The American Embassy in Yemen is closed and the American staff evacuated. Houthi officials say the evacuation was unnecessary and claim it is largely a political act seeking to undermine their legitimacy. Is closing an embassy a political act? What happens when an embassy is evacuated? What happens to private Americans in-country?
A Political Signal
The decision to close an embassy rises to the Secretary of State for approval. An embassy evacuation really is a virtual chess match that some State Department critics say is as much about political signals as it is about the safety of America’s diplomats. In cases where the United States wants to support the host government, an embassy closure cuts off most interaction and will eliminate on-the-ground reporting. An evacuation can trigger the fall of the host government based on the perceived loss of American confidence, or may encourage rebels to attack private American citizens seen as less-protected. In that one point of having an embassy at all is symbolism, closure is without a doubt a political act. Reopening the embassy brings up all those factors in reverse.
How Do You Close an Embassy?
The mechanics of closing an embassy follow an established process, with only the time line varying.
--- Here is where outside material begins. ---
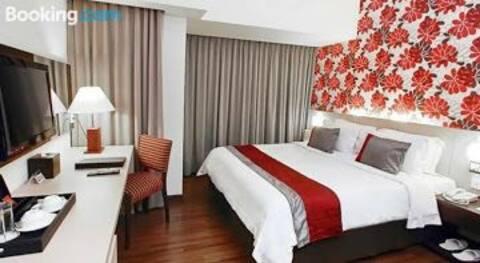 Suite Studio Solo Paragon Hotel & Residences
All embassies have standing evacuation procedures, called the Emergency Action Plan, that are updated regularly. A key component is the highly-classified “trip wires,” designated decision points. If the rebels advance past the river, take steps A-C. If the host government military is deserting, implement steps D-E, and so forth.
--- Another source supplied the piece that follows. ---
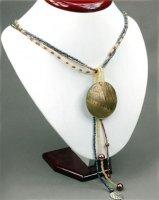 1x wunderschöne Halskette mit trendy Perlmuttanhänger in Kreisform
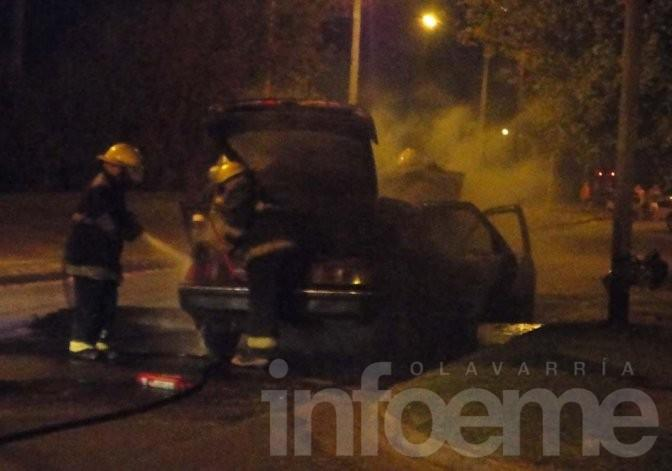 Importantes pérdidas en un automóvil al incendiarse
Early actions include moving embassy dependents out of the country via commercial flights. Incoming staff can be held in Washington and existing tours cut short. Non-essential official personnel (for example, the trade attache, who won’t be doing much business in the midst of coup) are flown out. Some sort of public advisory must be issued by the State Department to private American citizens under the “No Double Standard” rule. This grew out of the 1988 Lockerbie bombing of a Pan Am flight, where inside threat info was made available to embassy families but kept from the general public.
These embassy draw-down steps are seen as low-cost moves, both because they use commercial transportation, and because they usually attract minimal public attention.
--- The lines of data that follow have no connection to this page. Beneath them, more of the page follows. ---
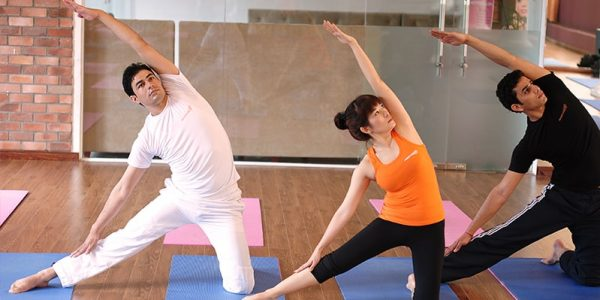 review-phong-tap-yoga-ha-noi-chat-luong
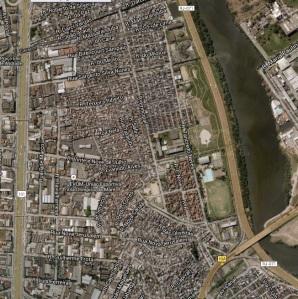 A Favela da Maré, bem ao lado do famoso Aeroporto do Galeão (Tom Jobim).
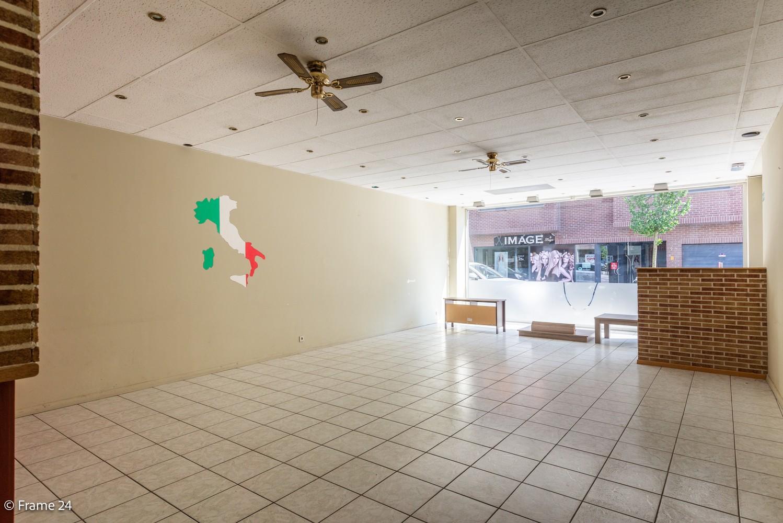 Handelsruimte (208 m²) op commerciële locatie te Ekeren! afbeelding 4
The next steps typically involve the destruction of classified materials. The flood of sensitive documents taken from the American embassy in Tehran in 1979 remains a sore point inside State even today. Classified materials include mountains of paper that need to be shredded, pulped or burnt, as well as electronics, weapons, encryption gear and hard drives that must be physically destroyed. Embassies estimate how many linear feet of classified paper they have on hand and the destruction process begins in time (one hopes) to destroy it all.
Send in the Marines
Somewhere in the midst of all this, the Marines come into the picture. Embassies are guarded only by a small, lightly armed detachment of Marines. As part of their standard Special Operation Capable (SOC) designation, larger Marine units train with their SEAL components for the reinforcement and evacuation of embassies. They maintain libraries of overhead imagery and blueprints of diplomatic facilities to aid in planning. Fully combat-equipped Marines can be brought into the embassy, either stealthily to avoid inflaming a tense situation, or very overtly to send a message to troublemakers to back off. Long experience keeps Marine assets handy to the Middle East and Africa.
Private Americans
What is done to support private American citizens varies considerably. Planning and putting into action support for our citizens was a major part of my work at the State Department. The rule of thumb is if a commercial means of departure exists, private citizens must utilize it, sometimes with the assistance of the embassy. Loans for tickets can be made, convoys organized and so forth. In cases where the major airlines refuse to fly but the airport is still usable, the State Department can arrange charters. In extreme cases only (Yemen is not such a case) the Marines conduct a Noncombatant Evacuation Order (NEO) to pull citizens out of the country using military assets. At times Americans are simply told to “shelter in place” and ride out a crisis. State will ask a neutral embassy in-country, such as the Swiss, to look after them to the extent possible.
Sorry, Local Staff
Almost always left out of the mix are the embassy local staff, the cooks, drivers, and translators. Rarely are they evacuated, and are usually left to make their own way in what can be a very dangerous environment for someone seen as an American collaborator. Some have compared this to the poor treatment military translators from Iraq and Afghanistan have received trying to secure visas and refugee status to the United States.
We Failed
Closing an embassy is often a tacit admission that America’s policies toward the host government failed. For example, Yemen represents the third American embassy in an Arab Spring country, following Syria and Libya, now closed. Images of an empty embassy are not what the American government looks forward to seeing spreading across social media. A closure is indeed a political act.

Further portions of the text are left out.